Me tiré atrás, de un salto, por escapar, no por sacar arma. Pero me dio el raro presentimiento de que así me entregaba a mi victimario: alguien a mi zaga, con un cuchillo, presto a degollarme. La queja de Porto debía de ser una orden para el otro…
Fue por eso que, apenas reculé, reboté adelante, y esta maniobra pareció a Porto ataque. Tiró el pie a mi paso, caí de boca y se me volcó encima, apresándome con las piernas mientras me ponía una punta afilada en la nuca.
Clamé:
—Piedad.
—Desármate —me ordenó.
Le dije dónde tenía el cuchillo.
Como lo encontró donde yo le había indicado, en la bota, pareció comprender que no tuve el propósito de atacarlo: aflojó la presión de las piernas y no sentí más que la agudeza del metal clavada en la nuca.
Pero no abandonó su posición de jinete y me daba trompazos en la cabeza, diciéndome al mismo tiempo: «No me conoces, no me conoces… Su merced no me conoce».
Se sacó la gana de golpearme. Se alzó.
Quedé, derrumbado, en el suelo de pasto.
Lo sabía arriba, de pie, vigilando mis movimientos.
Al cabo de un tiempo, nos apaciguamos los dos.
Como por respirar, quizá por probarme, dio un rodeo, sin perderme de vista.
Miré hacia el fogón. Estaba lejos. Si intentaba huir, Vicuña Porto me alcanzaría, puñal en mano.
Al mirar vi que en el campamento, alguien se erguía junto al fuego. Una figura negra y estática contra la lumbre.
Luego desapareció.
Reapareció, rodeada de canes, justamente como si supiera dónde podía encontrarme.
Vicuña Porto se acercó de un salto, advirtiéndome nuevamente: «No me conoces, eh. No me conoces».
Pero no se fue. Permaneció a mi lado.
Ordenó que me levantara y camináramos al encuentro del que venía.
Admiré su temeridad. Pensé que enfrentaría al soldado para darle muerte. No se me ocurrió qué podría hacer después conmigo.
Marchábamos a la par.
Los perros adelantaban.
El soldado lanzó el llamado de prevención:
—¡Señor don Diegoooo!…
Vicuña Porto respondió por mí:
—Ahí vamos, yaaaa…
Vicuña Porto era uno de los soldados de la legión a la caza de Vicuña Porto.

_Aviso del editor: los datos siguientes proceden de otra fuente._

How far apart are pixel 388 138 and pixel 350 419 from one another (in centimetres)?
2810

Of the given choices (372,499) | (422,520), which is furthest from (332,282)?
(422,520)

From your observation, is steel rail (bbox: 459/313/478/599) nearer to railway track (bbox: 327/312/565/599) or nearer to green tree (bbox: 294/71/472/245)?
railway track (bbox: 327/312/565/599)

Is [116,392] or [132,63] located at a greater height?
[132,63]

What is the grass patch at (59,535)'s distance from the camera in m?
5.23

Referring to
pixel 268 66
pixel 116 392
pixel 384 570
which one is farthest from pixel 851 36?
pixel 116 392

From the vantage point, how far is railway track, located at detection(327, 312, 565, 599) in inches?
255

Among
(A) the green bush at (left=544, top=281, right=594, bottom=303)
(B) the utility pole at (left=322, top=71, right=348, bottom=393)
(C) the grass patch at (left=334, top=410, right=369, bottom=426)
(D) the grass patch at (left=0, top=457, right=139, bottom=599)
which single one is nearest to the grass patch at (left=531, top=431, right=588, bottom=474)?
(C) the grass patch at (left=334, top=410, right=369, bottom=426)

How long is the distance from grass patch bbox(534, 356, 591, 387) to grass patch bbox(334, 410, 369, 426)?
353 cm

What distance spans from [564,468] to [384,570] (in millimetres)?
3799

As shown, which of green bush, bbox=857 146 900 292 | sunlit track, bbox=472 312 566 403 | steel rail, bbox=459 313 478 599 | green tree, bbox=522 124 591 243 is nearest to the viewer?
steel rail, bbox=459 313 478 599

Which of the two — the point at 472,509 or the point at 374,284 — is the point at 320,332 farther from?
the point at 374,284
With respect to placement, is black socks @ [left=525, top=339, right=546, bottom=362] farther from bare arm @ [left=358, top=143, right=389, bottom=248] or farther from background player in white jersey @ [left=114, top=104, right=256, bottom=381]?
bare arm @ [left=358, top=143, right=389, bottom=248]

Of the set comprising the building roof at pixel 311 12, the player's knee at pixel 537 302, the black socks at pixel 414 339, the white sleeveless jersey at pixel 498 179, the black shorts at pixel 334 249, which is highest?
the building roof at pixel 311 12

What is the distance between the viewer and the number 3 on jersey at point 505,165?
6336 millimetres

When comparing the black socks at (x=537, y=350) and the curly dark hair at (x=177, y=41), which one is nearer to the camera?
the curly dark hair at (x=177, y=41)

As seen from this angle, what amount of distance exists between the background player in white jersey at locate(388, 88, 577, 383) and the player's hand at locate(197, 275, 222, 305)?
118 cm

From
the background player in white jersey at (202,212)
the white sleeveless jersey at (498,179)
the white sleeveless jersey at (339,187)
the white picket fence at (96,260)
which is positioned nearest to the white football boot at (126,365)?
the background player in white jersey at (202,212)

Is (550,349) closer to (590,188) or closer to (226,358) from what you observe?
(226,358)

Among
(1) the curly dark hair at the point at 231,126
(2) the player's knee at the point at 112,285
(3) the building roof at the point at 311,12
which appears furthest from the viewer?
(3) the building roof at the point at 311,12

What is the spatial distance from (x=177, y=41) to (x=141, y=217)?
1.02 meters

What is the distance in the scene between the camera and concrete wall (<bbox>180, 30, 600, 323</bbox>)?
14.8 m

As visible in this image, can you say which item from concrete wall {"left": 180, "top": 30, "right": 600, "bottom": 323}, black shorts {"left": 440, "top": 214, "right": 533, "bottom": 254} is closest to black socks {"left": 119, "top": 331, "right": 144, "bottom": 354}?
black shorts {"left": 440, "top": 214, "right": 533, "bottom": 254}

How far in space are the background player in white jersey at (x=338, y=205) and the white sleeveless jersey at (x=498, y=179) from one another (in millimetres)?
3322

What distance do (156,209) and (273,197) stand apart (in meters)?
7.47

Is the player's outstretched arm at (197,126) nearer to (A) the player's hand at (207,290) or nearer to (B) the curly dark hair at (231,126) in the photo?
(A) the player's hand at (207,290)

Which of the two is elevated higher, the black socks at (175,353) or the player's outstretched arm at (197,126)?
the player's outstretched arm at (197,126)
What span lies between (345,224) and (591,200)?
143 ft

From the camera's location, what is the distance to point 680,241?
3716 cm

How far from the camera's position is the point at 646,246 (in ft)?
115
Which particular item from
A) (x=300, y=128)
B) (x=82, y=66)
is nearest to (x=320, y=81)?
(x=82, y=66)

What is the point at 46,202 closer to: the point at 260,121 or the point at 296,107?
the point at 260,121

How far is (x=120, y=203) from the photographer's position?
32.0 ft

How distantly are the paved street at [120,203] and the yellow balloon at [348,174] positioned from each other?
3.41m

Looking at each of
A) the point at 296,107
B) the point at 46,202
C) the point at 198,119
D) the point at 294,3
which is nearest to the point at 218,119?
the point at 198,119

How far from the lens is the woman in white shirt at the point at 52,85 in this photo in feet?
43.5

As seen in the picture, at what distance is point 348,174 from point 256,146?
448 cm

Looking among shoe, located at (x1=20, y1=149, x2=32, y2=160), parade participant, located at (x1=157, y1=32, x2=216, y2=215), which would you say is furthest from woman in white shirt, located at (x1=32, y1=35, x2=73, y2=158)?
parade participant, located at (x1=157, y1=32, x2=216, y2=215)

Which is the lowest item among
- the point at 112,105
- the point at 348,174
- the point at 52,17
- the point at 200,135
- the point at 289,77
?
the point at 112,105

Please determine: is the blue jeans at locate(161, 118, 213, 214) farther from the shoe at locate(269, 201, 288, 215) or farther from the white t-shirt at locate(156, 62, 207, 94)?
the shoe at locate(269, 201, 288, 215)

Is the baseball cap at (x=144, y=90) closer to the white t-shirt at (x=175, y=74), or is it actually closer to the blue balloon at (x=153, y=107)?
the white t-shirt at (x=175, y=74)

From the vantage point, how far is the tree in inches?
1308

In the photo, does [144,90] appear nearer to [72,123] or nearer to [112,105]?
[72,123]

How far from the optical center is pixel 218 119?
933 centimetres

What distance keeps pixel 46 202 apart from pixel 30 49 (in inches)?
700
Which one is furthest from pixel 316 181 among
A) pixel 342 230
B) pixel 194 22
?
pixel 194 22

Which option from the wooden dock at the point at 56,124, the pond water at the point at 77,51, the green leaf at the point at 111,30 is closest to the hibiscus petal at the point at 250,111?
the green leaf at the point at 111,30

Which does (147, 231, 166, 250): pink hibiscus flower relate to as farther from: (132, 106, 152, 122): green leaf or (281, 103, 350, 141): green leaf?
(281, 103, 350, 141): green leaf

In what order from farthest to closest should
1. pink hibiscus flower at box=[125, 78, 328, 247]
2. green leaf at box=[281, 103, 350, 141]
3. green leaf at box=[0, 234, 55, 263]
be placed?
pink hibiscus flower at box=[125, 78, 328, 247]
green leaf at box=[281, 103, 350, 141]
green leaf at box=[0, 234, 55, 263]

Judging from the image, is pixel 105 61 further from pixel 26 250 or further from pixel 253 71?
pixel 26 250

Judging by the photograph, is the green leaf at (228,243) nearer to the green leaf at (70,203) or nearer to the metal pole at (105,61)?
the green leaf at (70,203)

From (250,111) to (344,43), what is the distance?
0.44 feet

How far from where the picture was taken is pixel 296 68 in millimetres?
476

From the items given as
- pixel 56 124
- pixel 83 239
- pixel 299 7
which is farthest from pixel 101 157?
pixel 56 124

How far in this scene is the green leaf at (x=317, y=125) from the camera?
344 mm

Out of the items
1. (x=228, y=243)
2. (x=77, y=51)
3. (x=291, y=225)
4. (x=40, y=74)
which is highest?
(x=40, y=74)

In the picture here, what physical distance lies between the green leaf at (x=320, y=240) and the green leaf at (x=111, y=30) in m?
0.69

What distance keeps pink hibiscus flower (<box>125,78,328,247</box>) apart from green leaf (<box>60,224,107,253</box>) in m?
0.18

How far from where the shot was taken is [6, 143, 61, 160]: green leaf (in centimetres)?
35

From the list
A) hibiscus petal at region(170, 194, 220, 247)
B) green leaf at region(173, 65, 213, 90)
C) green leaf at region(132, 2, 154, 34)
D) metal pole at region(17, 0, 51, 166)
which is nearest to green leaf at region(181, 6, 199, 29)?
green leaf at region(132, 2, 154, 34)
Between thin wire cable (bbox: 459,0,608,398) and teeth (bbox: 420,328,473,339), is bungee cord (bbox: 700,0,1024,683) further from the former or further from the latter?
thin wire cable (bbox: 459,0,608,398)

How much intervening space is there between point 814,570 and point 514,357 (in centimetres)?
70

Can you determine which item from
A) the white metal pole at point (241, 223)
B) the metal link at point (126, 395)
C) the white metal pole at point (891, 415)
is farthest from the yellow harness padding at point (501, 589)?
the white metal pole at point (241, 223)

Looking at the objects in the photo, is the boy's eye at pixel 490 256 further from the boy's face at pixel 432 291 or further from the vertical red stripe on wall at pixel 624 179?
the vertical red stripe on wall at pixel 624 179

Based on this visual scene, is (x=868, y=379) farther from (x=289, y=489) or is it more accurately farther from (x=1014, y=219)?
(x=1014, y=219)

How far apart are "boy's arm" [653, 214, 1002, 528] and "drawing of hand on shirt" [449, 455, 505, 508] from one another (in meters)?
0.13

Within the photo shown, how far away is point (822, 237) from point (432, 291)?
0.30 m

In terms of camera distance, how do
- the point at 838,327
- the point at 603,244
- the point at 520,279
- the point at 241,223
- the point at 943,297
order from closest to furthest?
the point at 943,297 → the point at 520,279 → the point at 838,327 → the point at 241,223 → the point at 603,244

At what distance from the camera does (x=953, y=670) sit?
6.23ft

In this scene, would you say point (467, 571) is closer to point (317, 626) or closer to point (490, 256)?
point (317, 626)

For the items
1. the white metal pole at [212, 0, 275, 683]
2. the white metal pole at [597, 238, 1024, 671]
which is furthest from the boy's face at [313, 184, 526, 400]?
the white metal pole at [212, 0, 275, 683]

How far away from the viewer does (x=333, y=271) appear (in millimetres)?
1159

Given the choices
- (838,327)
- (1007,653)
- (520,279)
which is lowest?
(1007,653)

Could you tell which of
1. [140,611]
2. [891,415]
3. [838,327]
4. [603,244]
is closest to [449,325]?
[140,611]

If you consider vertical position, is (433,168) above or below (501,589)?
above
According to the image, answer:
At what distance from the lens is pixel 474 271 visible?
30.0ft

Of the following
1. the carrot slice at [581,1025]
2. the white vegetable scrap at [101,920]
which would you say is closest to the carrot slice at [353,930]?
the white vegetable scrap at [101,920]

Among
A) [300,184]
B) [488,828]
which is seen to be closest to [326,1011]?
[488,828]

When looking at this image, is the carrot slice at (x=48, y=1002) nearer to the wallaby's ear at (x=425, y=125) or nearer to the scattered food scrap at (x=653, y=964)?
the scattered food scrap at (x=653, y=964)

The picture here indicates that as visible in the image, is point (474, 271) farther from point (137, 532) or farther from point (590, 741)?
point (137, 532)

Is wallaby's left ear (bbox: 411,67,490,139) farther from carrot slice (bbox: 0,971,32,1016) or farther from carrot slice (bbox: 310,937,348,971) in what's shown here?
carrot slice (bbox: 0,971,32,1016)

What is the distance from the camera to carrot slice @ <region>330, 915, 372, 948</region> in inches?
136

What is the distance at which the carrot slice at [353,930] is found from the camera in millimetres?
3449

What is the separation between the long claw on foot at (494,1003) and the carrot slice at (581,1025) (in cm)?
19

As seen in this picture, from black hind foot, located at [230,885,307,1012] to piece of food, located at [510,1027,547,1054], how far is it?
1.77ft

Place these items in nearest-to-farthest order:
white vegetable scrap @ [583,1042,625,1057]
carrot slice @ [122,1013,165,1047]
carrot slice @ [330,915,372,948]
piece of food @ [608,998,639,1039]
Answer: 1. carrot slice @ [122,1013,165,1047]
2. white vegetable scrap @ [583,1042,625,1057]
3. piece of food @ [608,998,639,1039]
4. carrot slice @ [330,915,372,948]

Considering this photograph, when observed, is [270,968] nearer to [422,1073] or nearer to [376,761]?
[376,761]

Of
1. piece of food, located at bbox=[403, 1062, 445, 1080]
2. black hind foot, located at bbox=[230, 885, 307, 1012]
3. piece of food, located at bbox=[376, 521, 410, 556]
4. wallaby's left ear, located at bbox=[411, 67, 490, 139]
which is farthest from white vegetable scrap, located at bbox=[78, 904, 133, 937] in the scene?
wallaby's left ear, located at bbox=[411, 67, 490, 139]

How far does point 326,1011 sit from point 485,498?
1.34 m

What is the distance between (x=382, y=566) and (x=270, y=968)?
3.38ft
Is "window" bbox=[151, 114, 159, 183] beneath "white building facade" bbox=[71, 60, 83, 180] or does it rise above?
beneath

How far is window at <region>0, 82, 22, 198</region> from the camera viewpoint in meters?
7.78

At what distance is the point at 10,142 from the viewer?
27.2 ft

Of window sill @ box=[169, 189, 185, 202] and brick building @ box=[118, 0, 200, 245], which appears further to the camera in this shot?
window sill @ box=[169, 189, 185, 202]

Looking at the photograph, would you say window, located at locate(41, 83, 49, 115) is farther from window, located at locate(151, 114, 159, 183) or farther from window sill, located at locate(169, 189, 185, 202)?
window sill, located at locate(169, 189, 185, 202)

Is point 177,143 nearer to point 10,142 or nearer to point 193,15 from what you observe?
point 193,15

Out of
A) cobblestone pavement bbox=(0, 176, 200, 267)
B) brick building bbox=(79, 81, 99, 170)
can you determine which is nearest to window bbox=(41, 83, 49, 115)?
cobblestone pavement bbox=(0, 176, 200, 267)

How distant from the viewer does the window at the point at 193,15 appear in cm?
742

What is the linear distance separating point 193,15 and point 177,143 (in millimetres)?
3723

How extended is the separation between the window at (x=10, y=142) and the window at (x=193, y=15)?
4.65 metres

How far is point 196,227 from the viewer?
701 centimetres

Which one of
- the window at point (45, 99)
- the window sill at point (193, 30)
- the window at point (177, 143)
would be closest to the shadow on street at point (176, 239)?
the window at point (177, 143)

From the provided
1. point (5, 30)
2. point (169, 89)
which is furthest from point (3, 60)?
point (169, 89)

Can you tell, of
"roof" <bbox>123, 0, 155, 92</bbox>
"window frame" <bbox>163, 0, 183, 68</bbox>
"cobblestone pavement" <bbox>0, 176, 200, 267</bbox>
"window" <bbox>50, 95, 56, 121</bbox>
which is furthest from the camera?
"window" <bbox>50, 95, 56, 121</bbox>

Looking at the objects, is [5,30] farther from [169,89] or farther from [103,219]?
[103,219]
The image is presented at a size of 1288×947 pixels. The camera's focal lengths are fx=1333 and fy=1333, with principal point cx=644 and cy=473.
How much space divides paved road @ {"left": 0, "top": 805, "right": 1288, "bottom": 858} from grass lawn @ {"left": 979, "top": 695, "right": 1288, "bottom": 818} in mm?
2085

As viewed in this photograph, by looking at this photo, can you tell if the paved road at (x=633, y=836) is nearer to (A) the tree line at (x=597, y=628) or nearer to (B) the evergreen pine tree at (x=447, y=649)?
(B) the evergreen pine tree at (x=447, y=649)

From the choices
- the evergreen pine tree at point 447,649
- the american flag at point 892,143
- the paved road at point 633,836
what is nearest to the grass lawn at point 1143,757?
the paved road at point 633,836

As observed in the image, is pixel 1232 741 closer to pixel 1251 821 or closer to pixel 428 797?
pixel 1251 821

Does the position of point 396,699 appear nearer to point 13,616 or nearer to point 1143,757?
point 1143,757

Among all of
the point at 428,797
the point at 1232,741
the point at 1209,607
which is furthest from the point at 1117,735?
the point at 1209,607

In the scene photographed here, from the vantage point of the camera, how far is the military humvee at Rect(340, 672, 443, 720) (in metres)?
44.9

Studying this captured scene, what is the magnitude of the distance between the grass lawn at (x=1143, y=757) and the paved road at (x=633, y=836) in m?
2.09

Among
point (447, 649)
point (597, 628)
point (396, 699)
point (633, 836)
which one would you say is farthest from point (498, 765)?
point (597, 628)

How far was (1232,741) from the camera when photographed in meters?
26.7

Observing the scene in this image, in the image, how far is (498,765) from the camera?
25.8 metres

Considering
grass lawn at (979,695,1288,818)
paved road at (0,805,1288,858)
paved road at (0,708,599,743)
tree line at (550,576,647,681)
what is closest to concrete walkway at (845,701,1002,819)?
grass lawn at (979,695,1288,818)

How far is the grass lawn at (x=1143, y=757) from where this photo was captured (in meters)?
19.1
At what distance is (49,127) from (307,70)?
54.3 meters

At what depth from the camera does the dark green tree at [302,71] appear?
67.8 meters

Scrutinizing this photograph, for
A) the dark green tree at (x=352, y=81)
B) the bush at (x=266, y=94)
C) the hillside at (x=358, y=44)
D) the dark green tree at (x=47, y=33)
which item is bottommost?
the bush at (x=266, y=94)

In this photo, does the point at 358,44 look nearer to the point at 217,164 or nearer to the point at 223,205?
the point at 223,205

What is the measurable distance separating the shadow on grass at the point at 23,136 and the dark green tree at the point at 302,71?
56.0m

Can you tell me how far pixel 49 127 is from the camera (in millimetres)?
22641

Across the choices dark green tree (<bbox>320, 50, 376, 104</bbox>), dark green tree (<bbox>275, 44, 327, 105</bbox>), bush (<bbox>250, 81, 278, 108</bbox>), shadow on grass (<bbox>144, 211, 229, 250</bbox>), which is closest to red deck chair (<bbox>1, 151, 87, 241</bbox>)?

Gasté parte de la noche en tramar el medio de denunciarlo sin ponerme en peligro.
Inventé muchos, que se me antojaban fáciles y nada riesgosos apenas subían a la superficie de mi pensamiento, pero en seguida dejaban saber sus inconvenientes.
De mañana, mi primera ansiedad fue ver a Vicuña Porto, por si en la noche nos había dejado, eximiéndome de tal manera del peso del encubrimiento y de su permanente amenaza.
Estaba ahí, indistinto entre los demás, casi manso, podría decir, cuando descubrió que tenía encima mi mirada.
No quise exponerme por imprudente y me aparté.
Durante los aprestos, escudriñé atentamente semblante y traza de los demás, por si algo revelaba la existencia de secuaces del temido. Podían serlo todos, tal vez ninguno. Todos eran parejamente rudos, sucios, recios, vigorosos, sanos. Yo había tardado dos días en saber sus características más visibles y en toparme con sus caras.
Hipólito Parrilla, mate en mano, que seguía chupando aun después de haberlo secado, se desfogaba en órdenes superfluas, ya que cada uno estaba perfectamente al tanto de su misión de rutina y la cumplía, sin prisa, eso sí, pero tampoco con mayor apuro porque el jefe lo mandara.